La Moncloa a décidé de blinder la réunion de haut niveau (RHN), au cours de laquelle ils prévoient de signer onze accords bilatéraux. Elle durera moins de 3 heures et il n’y aura aucune déclaration à la presse. Selon la presse espagnole, Sanchez ne veut pas être dérangé avec la question du Sahara Occidental. Pour d’autres, il tente de jouer l’équilibriste dans le but d’inviter le président algérien pour une visite en Espagne.
Aucun ministre de Sumar ne participera au sommet et Les Canaries dénoncent leur exclusion du sommet entre l’Espagne et le Maroc malgré les revendications expansionnistes de Rabat sur leurs eaux.
Pas de nouvelles concessions au Maroc concernant le Sahara Occidental
Selon Europa Press, dans ce sommet, l’on s’attend pas à ce que Sanchez fasse de nouvelles concessions sur le Sahara occidental après avoir déjà soutenu le plan d’autonomie proposé par le Maroc.
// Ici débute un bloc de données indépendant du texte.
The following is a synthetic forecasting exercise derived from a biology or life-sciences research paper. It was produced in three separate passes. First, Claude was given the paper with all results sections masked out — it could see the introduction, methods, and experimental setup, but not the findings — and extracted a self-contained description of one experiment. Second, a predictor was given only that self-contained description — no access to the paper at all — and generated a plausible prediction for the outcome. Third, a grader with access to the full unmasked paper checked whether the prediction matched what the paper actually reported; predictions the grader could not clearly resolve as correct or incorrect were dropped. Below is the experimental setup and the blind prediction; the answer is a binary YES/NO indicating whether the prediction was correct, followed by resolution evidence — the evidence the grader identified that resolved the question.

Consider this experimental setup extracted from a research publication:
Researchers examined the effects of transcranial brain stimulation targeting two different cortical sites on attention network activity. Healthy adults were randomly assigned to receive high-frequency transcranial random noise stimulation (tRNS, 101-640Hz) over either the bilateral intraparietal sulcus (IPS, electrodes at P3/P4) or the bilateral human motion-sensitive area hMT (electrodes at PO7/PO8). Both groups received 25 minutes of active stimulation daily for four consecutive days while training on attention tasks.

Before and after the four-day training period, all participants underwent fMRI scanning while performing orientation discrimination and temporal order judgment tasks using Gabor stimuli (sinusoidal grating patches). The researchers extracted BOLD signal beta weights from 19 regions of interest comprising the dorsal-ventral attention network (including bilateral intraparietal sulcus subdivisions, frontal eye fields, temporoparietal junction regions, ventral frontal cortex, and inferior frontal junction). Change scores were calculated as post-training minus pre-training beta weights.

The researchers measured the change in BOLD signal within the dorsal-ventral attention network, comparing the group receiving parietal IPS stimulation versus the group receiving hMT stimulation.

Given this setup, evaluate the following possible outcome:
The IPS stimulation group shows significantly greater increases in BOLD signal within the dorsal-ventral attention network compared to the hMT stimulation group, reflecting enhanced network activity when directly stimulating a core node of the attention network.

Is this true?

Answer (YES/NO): YES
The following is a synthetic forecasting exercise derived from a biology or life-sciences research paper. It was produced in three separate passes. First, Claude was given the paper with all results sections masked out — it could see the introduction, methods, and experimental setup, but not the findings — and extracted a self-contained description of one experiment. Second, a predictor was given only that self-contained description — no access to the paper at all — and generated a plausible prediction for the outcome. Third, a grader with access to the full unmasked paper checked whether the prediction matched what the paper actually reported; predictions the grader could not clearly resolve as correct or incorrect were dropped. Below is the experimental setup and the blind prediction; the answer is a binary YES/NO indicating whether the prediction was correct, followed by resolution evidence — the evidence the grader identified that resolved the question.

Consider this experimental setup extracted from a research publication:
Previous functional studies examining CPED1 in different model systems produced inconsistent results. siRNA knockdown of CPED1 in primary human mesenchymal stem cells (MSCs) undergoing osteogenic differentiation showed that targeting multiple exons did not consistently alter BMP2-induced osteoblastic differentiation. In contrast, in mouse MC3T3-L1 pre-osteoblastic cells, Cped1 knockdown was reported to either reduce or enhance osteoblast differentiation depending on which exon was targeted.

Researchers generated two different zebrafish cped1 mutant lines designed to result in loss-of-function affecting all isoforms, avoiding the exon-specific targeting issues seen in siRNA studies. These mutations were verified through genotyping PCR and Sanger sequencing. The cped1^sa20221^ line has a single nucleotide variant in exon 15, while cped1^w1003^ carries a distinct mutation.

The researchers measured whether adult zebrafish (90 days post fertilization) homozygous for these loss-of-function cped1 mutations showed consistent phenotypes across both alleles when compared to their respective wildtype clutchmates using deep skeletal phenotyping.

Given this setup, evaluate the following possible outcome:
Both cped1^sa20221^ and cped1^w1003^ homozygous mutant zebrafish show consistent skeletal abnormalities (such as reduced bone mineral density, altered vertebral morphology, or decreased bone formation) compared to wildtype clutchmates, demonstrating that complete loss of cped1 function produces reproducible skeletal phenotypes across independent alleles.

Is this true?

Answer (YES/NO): NO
Selon les experts, aucune grande annonce n’est prévue à ce sujet.
En mars 2022, Sánchez avait déjà exprimé son soutien à ce plan dans une lettre adressée à Mohammed VI, soulignant qu’il s’agissait de « la base la plus sérieuse, crédible et réaliste » pour résoudre le conflit. Cela a marqué le début d’une nouvelle phase dans les relations, qui s’est renforcée lors de rencontres successives, y compris la Réunion de Haut Niveau à Rabat en février 2023 et une autre rencontre en février 2024.
Depuis lors, d’autres pays comme la France et les États-Unis ont également soutenu le plan, mais malgré cela, les experts jugent peu probable que l’Espagne fasse des gestes supplémentaires dans les circonstances actuelles, principalement en raison du coût politique interne que cela impliquerait.
Ignacio Molina, du Real Instituto Elcano, affirme que faire de nouvelles concessions serait « extrêmement impopulaire en Espagne, et le Maroc sait qu’il ne peut pas demander cela au gouvernement espagnol ». Il ajoute que le tournant pris en 2022 constitue déjà une concession importante et que le gouvernement adoptera probablement un profil bas sur cette question.
Irene Fernández Molina et Isaías Barreñada ont exprimé des opinions similaires, indiquant qu’aucune nouvelle concession n’est attendue et que tout pas dans cette direction serait une grave erreur diplomatique. Fernández souligne également l’importance du rôle de l’Espagne dans l’UE et la manière dont cela pourrait influencer le processus de négociation à l’avenir.